Sudah hampir satu tahun Iwan menjalani pengobatan hemodialisa di Rumah Sakit Sartika Asih, Kota Bandung. Prosedur medis tersebut wajib ia jalani secara berkala demi mempertahankan kondisi kesehatannya.
Biaya pengobatan yang tidak sedikit membuatnya sangat bergantung pada program BPJS PBI. Jika harus membayar secara mandiri, satu kali tindakan cuci darah diperkirakan bisa mencapai sekitar Rp2 juta, belum termasuk obat-obatan pendukung lainnya.
Sebagai tukang cukur dengan penghasilan yang tidak menentu, Iwan mengaku tak sanggup jika harus menanggung seluruh biaya pengobatan tanpa bantuan negara. Meski saat ini kepesertaan BPJS miliknya masih aktif, kabar penonaktifan sempat membuatnya gelisah.
"Sempat kaget, kalau BPI dinonaktifkan karena saya selama ini menggunakan BPJS untuk berobat dan cuci darah," kata Iwan, Kamis (12/2/2026).
Ia berharap pemerintah tetap menjaga keberlangsungan program BPJS PBI, terutama bagi masyarakat kurang mampu yang tengah menghadapi penyakit kronis.
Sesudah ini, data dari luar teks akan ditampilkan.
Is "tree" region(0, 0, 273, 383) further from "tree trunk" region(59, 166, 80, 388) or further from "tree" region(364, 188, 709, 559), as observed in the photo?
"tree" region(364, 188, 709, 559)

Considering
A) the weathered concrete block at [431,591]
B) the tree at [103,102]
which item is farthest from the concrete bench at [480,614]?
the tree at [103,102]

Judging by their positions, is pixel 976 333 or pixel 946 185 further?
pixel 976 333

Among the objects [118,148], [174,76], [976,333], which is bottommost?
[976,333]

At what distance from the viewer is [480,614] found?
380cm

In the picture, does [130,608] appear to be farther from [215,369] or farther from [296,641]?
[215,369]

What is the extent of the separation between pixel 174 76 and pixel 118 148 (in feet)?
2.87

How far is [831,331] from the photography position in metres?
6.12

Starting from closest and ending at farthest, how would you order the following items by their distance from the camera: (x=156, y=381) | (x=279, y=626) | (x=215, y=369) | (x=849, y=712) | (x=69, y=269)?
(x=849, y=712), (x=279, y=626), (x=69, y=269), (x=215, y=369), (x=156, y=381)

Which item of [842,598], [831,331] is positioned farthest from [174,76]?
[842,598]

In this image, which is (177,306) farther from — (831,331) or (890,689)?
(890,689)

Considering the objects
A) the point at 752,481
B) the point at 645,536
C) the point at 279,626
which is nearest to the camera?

"Dan berharap tidak ada penolakan layanan kesehatan di rumah sakit bagi warga yang membutuhkan pengobatan," katanya.
Bagi Iwan, BPJS PBI bukan sekadar fasilitas bantuan sosial, melainkan penopang utama untuk terus menjalani terapi dan mempertahankan harapan hidup di tengah keterbatasan ekonomi. (Laporan Cepi Kurnia, tvOne, Bandung)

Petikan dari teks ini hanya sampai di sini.